My favorite kinds of distractions include research, reading, and working with my hands.  Unfortunately, I don’t get to work with my hands often; that and social kinds of learning are major triggers.  But I do read a lot. And use reading to help me learn.  When the anxiety gets really bad, I start to form mental loops or tape recordings that play over and over again.  Asking a question or setting myself up to learn a new task breaks these loops.

First example: I decided that I didn’t want to be in financial debt anymore after successfully breaking away from my parents and starting fresh.  So I decided to learn everything I could about personal finance, frugal lifestyles, and effective strategies to get out of debt.  That included, reading books, viewing a variety of blogs, and going through a non-profit organization to work with a mentor.  Now, I am debt free; pay off my credit cards on time; and even started a small nest egg with help from a financial advisor.

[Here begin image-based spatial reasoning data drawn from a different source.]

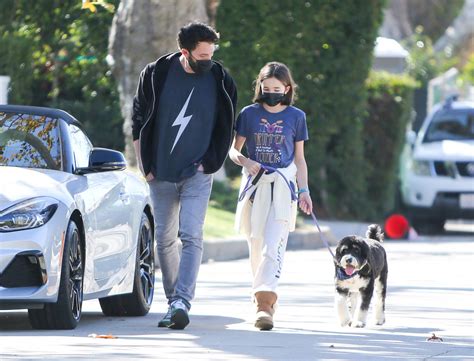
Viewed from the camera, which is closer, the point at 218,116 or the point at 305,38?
the point at 218,116

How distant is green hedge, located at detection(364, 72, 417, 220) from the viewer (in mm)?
25266

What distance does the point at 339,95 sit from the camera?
23578mm

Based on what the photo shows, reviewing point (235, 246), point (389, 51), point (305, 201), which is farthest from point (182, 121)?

Last Example: My first mental health counselor diagnosed me with anorexia 12 years ago.  It sparked many questions about food, nutrition, and wellness in my mind.  I discovered chiropractic doctors who taught me about integrative medicine through a graduate school internship.  From there, I read books about food allergies and alternative food lifestyles (vegetarian, vegan, raw food, etc.) and began work with a registered dietitian who supported my questing mind and personal goals of nutrition and wellness through real food.

Final Thoughts

Now, all of us are physically healthy and in remission from anorexia.  Our mental health is improving.  It’s hard work, but every survivor and connection has the internal resources, strength, and power to get here and beyond too.